Grenzen des Notwehrrechts bei Einsatz einer Schusswaffe


Tenor

Die Revision des Angeklagten gegen das Urteil des [X.] vom 4. November 2014 wird verworfen; jedoch wird das Urteil dahin klargestellt, dass neben der Waffe [X.] Modell 1361, Kaliber 22 long rifle, Seriennummer 668969, die sichergestellte Munition (20 Schuss Munition Kaliber 22 in gelbem Stoffbeutel) eingezogen ist.

Der Beschwerdeführer hat die Kosten des Rechtsmittels und die den [X.] im Revisionsverfahren entstandenen notwendigen Auslagen zu tragen.

Gründe

1

Das [X.] hat den Angeklagten wegen Totschlags in Tateinheit mit unerlaubtem Besitz einer Schusswaffe und von Munition zu einer Freiheitsstrafe von sieben Jahren und sechs Monaten verurteilt und eine Einziehungsentscheidung getroffen. Die hiergegen gerichtete, auf sachlichrechtliche Beanstandungen gestützte Revision des Angeklagten bleibt ohne Erfolg. Sie führt lediglich zur Präzisierung der Einziehungsentscheidung.

++++++

● Aufgabe A:
Beantworte zum Textauszug über die Grenzen des Notwehrrechts diese Fragen:
(i) Welches Kaliber hat die im Tenor genannte Waffe?
(ii) Wer hat die Kosten des Rechtsmittels zu tragen?
(iii) Zu welcher Freiheitsstrafe wurde der Angeklagte verurteilt?
● Aufgabe B:
Schreibe, wie der Textauszug über die Grenzen des Notwehrrechts nach seinem letzten Satz weitergeht.

● Vorliegendes Material:
++++++

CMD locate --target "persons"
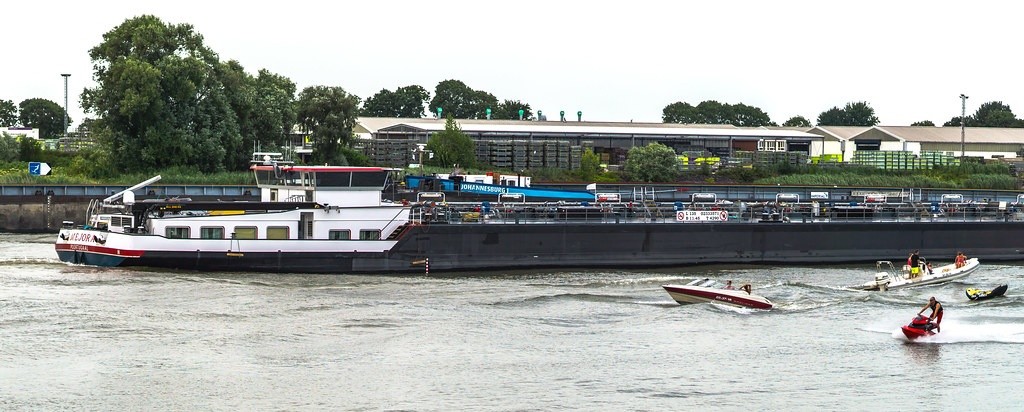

++++++

● Schriftliche Antwort A:
(i) Kaliber 22 long rifle.
(ii) Der Beschwerdeführer.
(iii) Zu sieben Jahren und sechs Monaten.

● Schriftliche Antwort B:
2

Die Nachprüfung des Urteils hat auch unter Berücksichtigung der [X.] keinen durchgreifenden Rechtsfehler zum Nachteil des Angeklagten ergeben. [X.] Erörterung bedarf nur Folgendes:

3

1. Das [X.] hat für seine Überzeugung vom bedingten Tötungsvorsatz des Angeklagten auf die hochgefährliche Tatbegehung (Abgabe des Schusses aus dem Kleinkalibergewehr in die Brust des Opfers aus einer Entfernung von zwei Metern) vor dem Hintergrund langjähriger Feindschaft zwischen den beiden Männern abgehoben. Die generellen Hemmungen gegenüber der Tötung eines anderen Menschen hat es dabei als gegen einen bedingten Tötungsvorsatz sprechend bedacht. Weitere vorsatzkritische Elemente musste das [X.] bei dieser Sachlage nicht erörtern. Den Notruf bei der Telefonnummer 112 (zur Bedeutung von Lebensrettungsaktivitäten unmittelbar nach Tatbegehung vgl. [X.], Urteil vom 18. Januar 2007 - 4 StR 489/06, [X.], 331) setzte der Angeklagte nach der Tat nur auf Aufforderung des zu Hilfe geeilten Nachbarn ab. Die Tatbegehung trotz Anwesenheit zahlreicher anderer Personen in der Nähe des [X.] (vgl. hierzu [X.], Beschluss vom 23. April 2003 - 2 StR 52/03, [X.], 603, 604) war hier angesichts der zahlreichen verbalen, körperlichen und gerichtlichen Auseinandersetzungen im Verlauf der letzten Jahre, die in der Kleingartenkolonie bekannt waren und zu einer Lagerbildung für bzw. gegen den Angeklagten und das Opfer geführt hatten ([X.]), nicht ausdrücklich zu erörtern. Ohnehin ist der Aussagegehalt dieses Tatumstandes für die Differenzierung zwischen [X.] und Tötungsvorsatz nur gering (vgl. MüKoStGB/[X.], 2. Aufl., § 212 Rn. 58).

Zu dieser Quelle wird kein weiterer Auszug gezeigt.